## Testo fornito

------------------------------

La cerimonia del minuto di silenzio è nata subito dopo la Prima Guerra Mondiale, i cui immani massacri agirono tanto sulle coscienze e le immaginazioni di tutti gli uomini della terra. Su iniziativa partita dalla periferia dell’Impero britannico, da uno scrittore e politico del Sud Africa, Percy FitzPatrick, re Giorgio V stabilì che il Silenzio fosse rispettato l’11 novembre del 1919, anniversario dell’armistizio.
La guerra era terminata da un anno. Noi siamo ancora in guerra, negli ospedali i veri combattenti, ma persino noi, nelle trincee più comode ma alla lunga soffocanti delle nostre case. Non sappiamo quando tutto finirà. Quando riapriranno le scuole, gli uffici, i cinema, i teatri, i musei, i negozi che non siano quelli dove troviamo il cibo per la nostra sussistenza.

------------------------------

## Il tuo compito
Ricopia senza modifiche il passo del testo sul minuto di silenzio compreso tra "La guerra era" e "la nostra sussistenza.", estremi inclusi. Per questo lavoro i dati non vanno presi in considerazione.

## Dati forniti
------------------------------

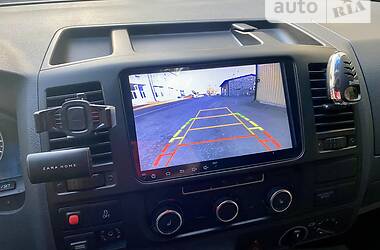 Минивэн Volkswagen Transporter 2012 в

------------------------------

## Risposta al compito
La guerra era terminata da un anno. Noi siamo ancora in guerra, negli ospedali i veri combattenti, ma persino noi, nelle trincee più comode ma alla lunga soffocanti delle nostre case. Non sappiamo quando tutto finirà. Quando riapriranno le scuole, gli uffici, i cinema, i teatri, i musei, i negozi che non siano quelli dove troviamo il cibo per la nostra sussistenza.